実をいうと私だってスザクと一緒にいる必要はなかったのです。彼は独立心の強い男ですから、月々の費用を彼の知らないうちに奥さんに手渡さなければ彼はきっと躊躇すると思いました。奥さんはそんな人を連れてきて本当に大丈夫かと言っていましたが私は私とスザクの経済問題について、一言も奥さんに打ち明けるつもりはありませんでした。私は奥さんの問いかけにただただ苦笑するばかりで、一人で置くと人間がますます偏屈になるばかりだからと言いました。
それに付け足して、スザクが養家とおりあいの悪かったことや、実家のことを色々話して聞かせました。私は溺れかかった人を抱いて、自分の熱を向こうに移してやる覚悟でスザクを引き取るのだと告げました。そのつもりであたたかい面倒を見てやって欲しいと、奥さんにもルルーシュにも頼み込んだのです。

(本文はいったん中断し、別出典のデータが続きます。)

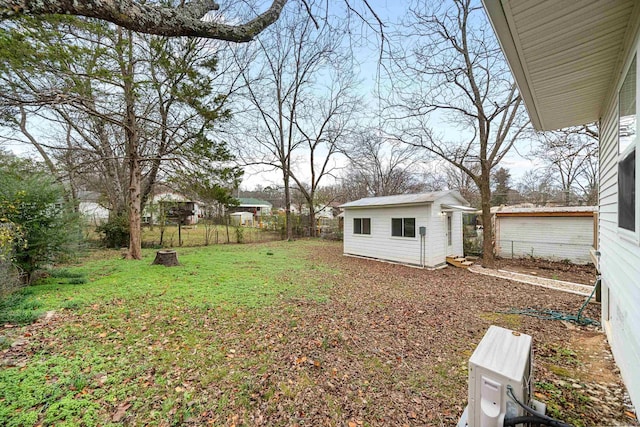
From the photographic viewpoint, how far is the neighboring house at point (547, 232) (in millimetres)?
8531

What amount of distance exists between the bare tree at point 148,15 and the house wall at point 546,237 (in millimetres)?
11630

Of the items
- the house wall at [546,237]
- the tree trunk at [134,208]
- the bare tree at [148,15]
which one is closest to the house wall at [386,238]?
the house wall at [546,237]

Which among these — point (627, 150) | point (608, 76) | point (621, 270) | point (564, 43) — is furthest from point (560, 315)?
point (564, 43)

「本当にその部屋でいいのかい? その四畳は寒いぞ?」
「ああ、いいよ。寒さには慣れてるからね。君と四六時中ずっと同じ空間にいるよりはいい」
ぶっきらぼうにそう言うスザクに失礼だなと苦笑を漏らした時でした。
失礼するぞ、と襖の向こうから声を掛けられて、ルルーシュが部屋に入ってきました。どうやら親切にもスザクの荷物を片付ける手伝いをしに来てくれたらしく、彼は真っ直ぐスザクの部屋となった四畳へ向かい、スザクに声をかけます。

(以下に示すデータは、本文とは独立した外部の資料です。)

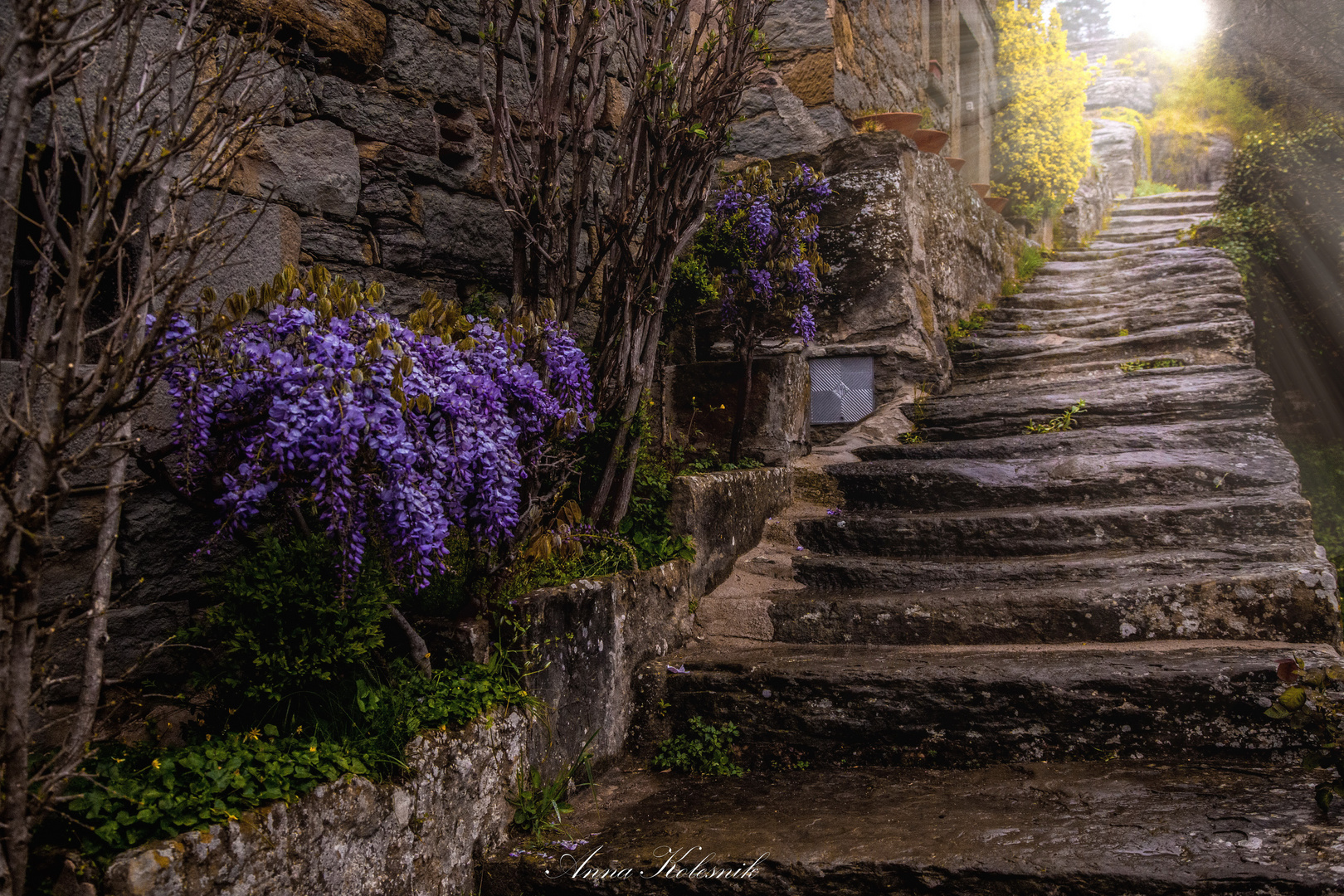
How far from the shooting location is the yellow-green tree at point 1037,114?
1012 cm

「おい、ここに住むのか…? ここは狭いし、寒いだろう。そこの扉は庭に直通しているから隙間風も入るし、雨も入るかもしれない……そうだ、後で物置から余っている火鉢を持ってきてやる。それなら多少はあたたかくなるかもしれない」
「君には関係ない」
空気を切り裂くそれは酷く冷徹な声でした。
ルルーシュの背中越しに見えた、薄闇の中でぎらりと鈍く光るあの瞳を私は知っています。あの瞳の色は、彼の父親が亡くなった時にみせた色と酷似していました。私は、背筋が凍りつきそうな感覚を感じていました。今のスザクの本質が、私の知っているあの頃のスザクとなんら変わりないのだと言うことくらい重々承知していたはずでした。しかしやはり私には他人の一切を拒絶し、自らを孤独に追い込もうとする彼をどうすることも出来ないのです。すっかり萎縮してしまった私がなんと声をかければいいか思案していると、凛とした確かな声が冷たい空間に広がりました。

「関係なくなんか、ないだろ」

その一言に、スザクの瞳が僅かに揺れました。
「関係なくなんかない。お前は今日からここに住むんだぞ。俺も一応、この家の家主なんだからな。関係ないとか、言うな」
私からはルルーシュがどんな表情でそう言ったのかは分かりませんが、スザクはなにも言い返しませんでした。かわりに瞳の色が弱まっていき、訝しげにルルーシュのことを見たあと背を向けて荷物を片付けはじめました。私は心の底から安堵しました。ルルーシュは奥さんのようにスザクを拒絶することはないと分かったからです。そのことが私は少なからず不安でしたので、良かったと息をつかずにいられませんでした。
片付けが終わりに近付いた時、ルルーシュは奥さんに呼ばれて行ってしまいましたので、私はスザクにもう少し愛想良く出来ないのかと言いました。するとスザクは相変わらずむっちりした様子で不機嫌そうな声を出しました。
「そんなもの、邪魔になるだけだ。僕には必要ないよ」
淡々とそう答えて、スザクは私のいる八畳との仕切りである襖を閉めてしまいました。
「相変わらずだな」
ーこの時の私は、スザクのこころに一抹の変化が起きていることなど気付きもしないのでした。